Link to Pubmed [PMID] – 29674052
Link to DOI – 10.1016/j.talanta.2018.03.028S0039-9140(18)30271-6
Talanta 2018 Jul; 184(): 347-355
Bladder Cancer (BC) presents one of the highest recurrence rates amongst solid tumours and constitutes the second deadliest disease of the genitourinary track. Non-invasive identification of patients facing disease recurrence and/or progression remains one of the most critical and challenging aspects in disease management. To contribute to this goal, we demonstrate the potential of glycan-affinity glycoproteomics nanoplatforms for urinary biomarkers discovery in bladder cancer.
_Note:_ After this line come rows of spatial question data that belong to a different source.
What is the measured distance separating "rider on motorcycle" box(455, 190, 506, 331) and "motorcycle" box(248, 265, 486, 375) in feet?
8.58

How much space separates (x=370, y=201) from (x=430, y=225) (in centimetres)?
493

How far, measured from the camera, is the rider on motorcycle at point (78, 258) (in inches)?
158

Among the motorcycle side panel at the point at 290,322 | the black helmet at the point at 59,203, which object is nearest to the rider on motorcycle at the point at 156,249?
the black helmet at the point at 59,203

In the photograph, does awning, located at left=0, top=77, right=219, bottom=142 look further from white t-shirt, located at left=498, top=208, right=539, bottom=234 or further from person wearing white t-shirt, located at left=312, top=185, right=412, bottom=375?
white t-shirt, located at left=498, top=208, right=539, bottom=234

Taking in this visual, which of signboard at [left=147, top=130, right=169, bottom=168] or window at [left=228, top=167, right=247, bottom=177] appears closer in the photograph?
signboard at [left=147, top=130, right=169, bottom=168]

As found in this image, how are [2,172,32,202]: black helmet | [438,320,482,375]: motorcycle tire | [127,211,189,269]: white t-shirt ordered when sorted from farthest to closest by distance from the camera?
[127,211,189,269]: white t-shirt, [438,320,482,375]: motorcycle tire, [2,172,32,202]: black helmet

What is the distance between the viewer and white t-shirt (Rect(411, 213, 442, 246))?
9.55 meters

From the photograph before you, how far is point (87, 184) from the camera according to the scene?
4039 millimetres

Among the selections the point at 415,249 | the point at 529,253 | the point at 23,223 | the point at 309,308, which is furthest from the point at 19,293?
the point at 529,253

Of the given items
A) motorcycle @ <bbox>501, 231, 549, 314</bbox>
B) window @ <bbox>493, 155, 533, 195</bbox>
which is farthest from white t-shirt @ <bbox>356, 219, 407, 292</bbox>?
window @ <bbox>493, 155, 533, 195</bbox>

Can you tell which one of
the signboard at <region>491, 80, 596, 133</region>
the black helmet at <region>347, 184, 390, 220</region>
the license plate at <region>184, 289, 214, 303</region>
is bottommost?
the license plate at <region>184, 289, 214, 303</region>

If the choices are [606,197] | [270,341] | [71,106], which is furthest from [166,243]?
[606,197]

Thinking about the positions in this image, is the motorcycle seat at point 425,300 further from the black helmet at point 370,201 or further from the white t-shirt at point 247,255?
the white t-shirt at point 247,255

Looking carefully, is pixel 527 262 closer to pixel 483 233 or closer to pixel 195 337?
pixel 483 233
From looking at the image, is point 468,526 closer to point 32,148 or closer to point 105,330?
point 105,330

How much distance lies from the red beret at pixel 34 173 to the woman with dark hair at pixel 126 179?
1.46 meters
Briefly, magnetic nanoprobes (MNP) coated with three broad-spectrum lectins, namely Concanavalin A (ConA; MNP@ConA), Wheat Germ Agglutinin (WGA; MNP@WGA), and Sambucus nigra (SNA; MNP@SNA), were used to selectively capture glycoproteins from the urine of low-grade and high-grade non-muscle invasive as well as muscle-invasive BC patients. Proteins were identified by nano-LC MALDI-TOF/TOF and data was curated using bioinformatics tools (UniProt, NetOGlyc, NetNGlyc, ClueGO app for Cytoscape and Oncomine) to highlight clinically relevant species. Accordingly, 63 glycoproteins were exclusively identified in cancer samples compared with healthy controls matching in age and gender. Specific glycoprotein sets exclusively found in low-grade non-muscle invasive bladder tumours may aid early diagnosis, while those only found in high-grade non-invasive and muscle-invasive tumours hold potential for accessing progression. Amongst these proteins is bladder cancer stem-cell marker CD44, which has been associated with poor prognosis. Orthogonal validation studies by slot-blotting demonstrated an elevation in urine CD44 levels of high-grade patients, which became more pronounced upon muscle-invasion, in mimicry of the primary tumour. These observations demonstrate the potential of MNP@lectins for identification of clinically relevant glycoproteomics signatures in bladder cancer. Future clinical validation in a larger and well characterized patient subset is required envisaging clinical translation of the results.